§ **OBIETTIVO DEL COMPITO**
Prosegua il brano sull'apertura del negozio Zegna e sul percorso di Stefano Pilati, riprendendo subito dopo l'ultima frase riportata.

Ieri sera, appena arrivata in albergo, ho sfogliato il press kit che ci ha preparato l'ufficio stampa di Zegna, al solito efficientissimo. Siamo qui per l'apertura di un global store firmato dall'archistar Peter Marino (un altro che a venti piedi dalla "stardom dell'architettura" non ha proprio mai pensato di starci!) e tra il materiale che ci hanno preparato c'è una biografia di Stefano Pilati, direttore creativo, dal 2012, di Ermenegildo Zegna Couture e di Agnona. Ecco, lui è un esempio di stilista che ha iniziato, ovviamente, in un ufficio stile, è diventato braccio destro di altri (Giorgio Armani, Miuccia Prada, Tom Ford… se non sono star loro!) ma poi ha sentito il richiamo del palco ed è diventato direttore creativo di Yves Saint Laurent e ora di Zegna. Un percorso che sicuramente gli ha dato immense e meritate soddisfazioni, ma che ha sicuramente avuto i suoi momenti di difficoltà, anche personali.

§ **DATI IN ESAME**
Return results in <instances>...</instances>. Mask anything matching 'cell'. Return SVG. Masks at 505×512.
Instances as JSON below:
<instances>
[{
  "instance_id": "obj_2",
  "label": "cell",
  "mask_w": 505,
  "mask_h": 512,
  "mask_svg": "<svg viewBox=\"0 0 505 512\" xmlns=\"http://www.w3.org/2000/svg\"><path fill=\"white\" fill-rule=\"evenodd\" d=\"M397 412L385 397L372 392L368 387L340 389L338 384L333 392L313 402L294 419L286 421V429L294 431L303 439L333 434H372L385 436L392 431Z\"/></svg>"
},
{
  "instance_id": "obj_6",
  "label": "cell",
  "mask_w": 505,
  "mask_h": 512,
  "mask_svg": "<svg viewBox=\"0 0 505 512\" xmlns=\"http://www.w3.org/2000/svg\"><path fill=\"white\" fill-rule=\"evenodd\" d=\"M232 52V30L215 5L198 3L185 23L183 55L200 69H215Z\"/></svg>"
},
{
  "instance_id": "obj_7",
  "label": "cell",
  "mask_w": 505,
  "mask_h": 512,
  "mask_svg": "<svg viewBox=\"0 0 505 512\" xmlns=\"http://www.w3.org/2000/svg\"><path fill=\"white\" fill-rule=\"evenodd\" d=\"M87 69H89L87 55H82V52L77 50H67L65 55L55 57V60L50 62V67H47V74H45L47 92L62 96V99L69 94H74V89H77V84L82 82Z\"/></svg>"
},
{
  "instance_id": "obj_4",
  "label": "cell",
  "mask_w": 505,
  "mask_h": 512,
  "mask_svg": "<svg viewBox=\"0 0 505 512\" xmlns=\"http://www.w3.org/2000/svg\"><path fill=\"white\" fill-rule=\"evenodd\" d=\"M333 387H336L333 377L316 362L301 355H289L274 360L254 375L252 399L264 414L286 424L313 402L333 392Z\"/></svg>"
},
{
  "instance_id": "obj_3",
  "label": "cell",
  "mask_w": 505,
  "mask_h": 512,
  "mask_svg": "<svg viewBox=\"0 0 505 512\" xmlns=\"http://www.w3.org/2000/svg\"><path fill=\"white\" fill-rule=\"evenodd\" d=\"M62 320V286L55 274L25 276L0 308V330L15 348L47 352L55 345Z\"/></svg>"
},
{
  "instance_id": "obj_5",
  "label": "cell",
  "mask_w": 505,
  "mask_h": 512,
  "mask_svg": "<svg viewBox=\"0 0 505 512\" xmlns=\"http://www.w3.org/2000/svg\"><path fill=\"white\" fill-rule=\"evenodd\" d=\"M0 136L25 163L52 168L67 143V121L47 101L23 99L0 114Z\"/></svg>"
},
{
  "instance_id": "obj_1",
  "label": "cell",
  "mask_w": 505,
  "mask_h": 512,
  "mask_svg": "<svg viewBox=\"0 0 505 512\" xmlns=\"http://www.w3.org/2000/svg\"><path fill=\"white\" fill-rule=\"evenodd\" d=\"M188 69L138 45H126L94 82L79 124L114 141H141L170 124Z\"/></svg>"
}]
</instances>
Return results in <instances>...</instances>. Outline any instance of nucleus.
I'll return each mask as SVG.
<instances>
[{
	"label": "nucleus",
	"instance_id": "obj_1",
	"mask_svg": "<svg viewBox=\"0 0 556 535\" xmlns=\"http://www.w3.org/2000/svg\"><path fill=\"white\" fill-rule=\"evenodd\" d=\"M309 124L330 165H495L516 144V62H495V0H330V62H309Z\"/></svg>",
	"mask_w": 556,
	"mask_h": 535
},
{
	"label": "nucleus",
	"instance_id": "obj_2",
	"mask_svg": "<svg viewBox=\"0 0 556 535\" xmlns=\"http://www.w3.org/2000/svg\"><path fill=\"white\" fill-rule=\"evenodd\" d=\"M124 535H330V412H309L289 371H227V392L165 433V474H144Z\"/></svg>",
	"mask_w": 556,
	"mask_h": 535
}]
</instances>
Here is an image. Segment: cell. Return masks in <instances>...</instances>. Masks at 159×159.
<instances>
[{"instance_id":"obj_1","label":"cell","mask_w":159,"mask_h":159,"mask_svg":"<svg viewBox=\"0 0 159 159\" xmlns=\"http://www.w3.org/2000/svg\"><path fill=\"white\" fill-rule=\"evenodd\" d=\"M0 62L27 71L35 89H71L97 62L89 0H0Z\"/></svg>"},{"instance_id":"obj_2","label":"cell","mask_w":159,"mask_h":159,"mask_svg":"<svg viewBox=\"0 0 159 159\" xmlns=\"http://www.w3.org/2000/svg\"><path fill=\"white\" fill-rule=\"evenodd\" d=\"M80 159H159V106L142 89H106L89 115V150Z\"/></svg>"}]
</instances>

§ **LA SUA RISPOSTA**
Io non ho una preferenza, una ammirazione particolare per backsingers oppure star, di qualsiasi campo si parli, moda, architettura, musica, medicina, editoria… Chi mi affascina davvero sono le persone che, qualsiasi scelta abbiano fatto, in modo più o meno fortuito o consapevole, a un certo punto trovino il loro posto nel mondo, rappacificati con se stessi (e soprattutto con i propri limiti) e con chi li circonda.